Given the basic example from the mrJob site for a word count program:
from mrjob.job import MRJob
class MRWordFrequencyCount(MRJob):
def mapper(self, _, line):
yield "chars", len(line)
yield "words", len(line.split())
yield "lines", 1
def reducer(self, key, values):
yield key, sum(values)
if __name__ == '__main__':
MRWordFrequencyCount.run()
From command line, this example can be run as python mrJobFilename.py mrJobFilename.py
. This should run the program on itself and count the words in the file.
So given this example, what if I want to pass in an argument, say minCount = 3
. With this argument, the reducer would only return words with counts more than minCount
.
from mrjob.job import MRJob
class MRWordFrequencyCount(MRJob):
def mapper(self, _, line):
yield "chars", len(line)
yield "words", len(line.split())
yield "lines", 1
def reducer(self, key, values):
X = sum(values)
if X > minCount:
yield key, sum(values)
if __name__ == '__main__':
MRWordFrequencyCount.run()
I tried passing minWord as an argument : python mrJobFilename.py mrJobFilename.py 3
, but I get an error OSError: Input path 3 does not exist!
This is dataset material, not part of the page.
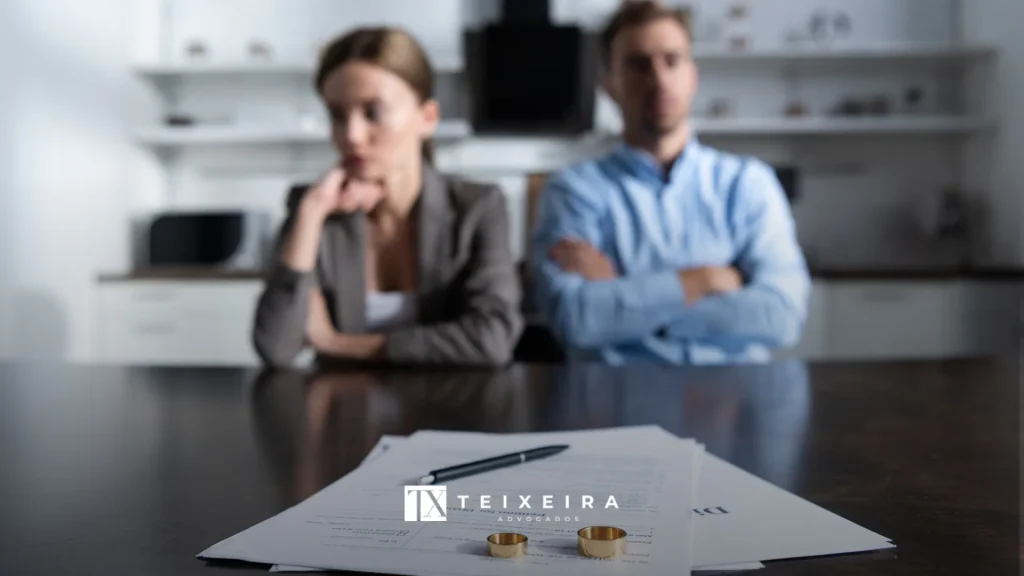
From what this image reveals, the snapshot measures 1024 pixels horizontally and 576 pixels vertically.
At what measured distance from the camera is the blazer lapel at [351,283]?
1401 mm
I also tried setting a variable with sysArg:
if __name__ == '__main__':
minWord = sys.argv[1]
MRWordFrequencyCount.run()
When run with python mrJobFilename.py mrJobFilename.py < 3
I get an error bash: 3: No such file or directory
. If I don't use the <
I get the previous input file not found error.
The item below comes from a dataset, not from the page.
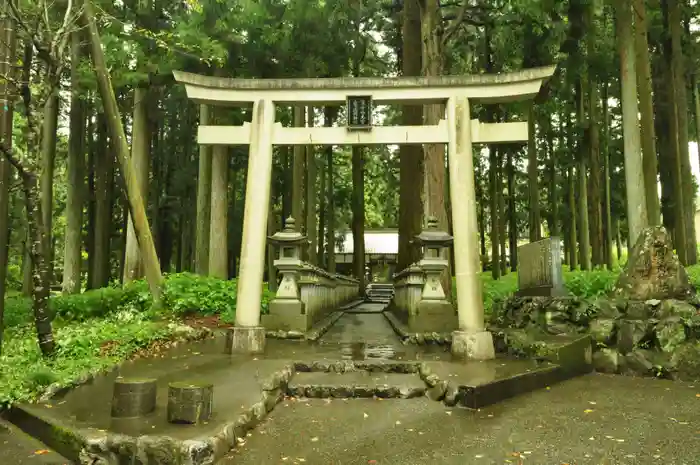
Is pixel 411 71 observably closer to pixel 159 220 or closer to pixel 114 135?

Finally, I tried inputting a second csv file. The csv file is 2 lines and looks like this:
minWord
3
It is meant to pass a parameter to mrJobs since it keeps giving me error that second arugment is not an input file. I use mapper_raw to try and load it, but I get a weird error: UnicodeDecodeError: 'utf-8' codec can't decode byte 0x8f in position 22: invalid start byte
from mrjob.job import MRJob
class MRWordFrequencyCount(MRJob):
def mapper_raw(self, input_arg1, input_arg2):
import csv
f = open(input_path2)
reader = csv.reader(f)
next(reader) # skip header
yield(next(reader))
def steps(self):
return [
MRStep(mapper_raw=self.mapper_raw)
]
if __name__ == '__main__':
MRWordFrequencyCount.run()
How can I pass an argument to mrJob? Ultimately I need to do this to pass parameters for differential equation systems which I want to solve in parallel.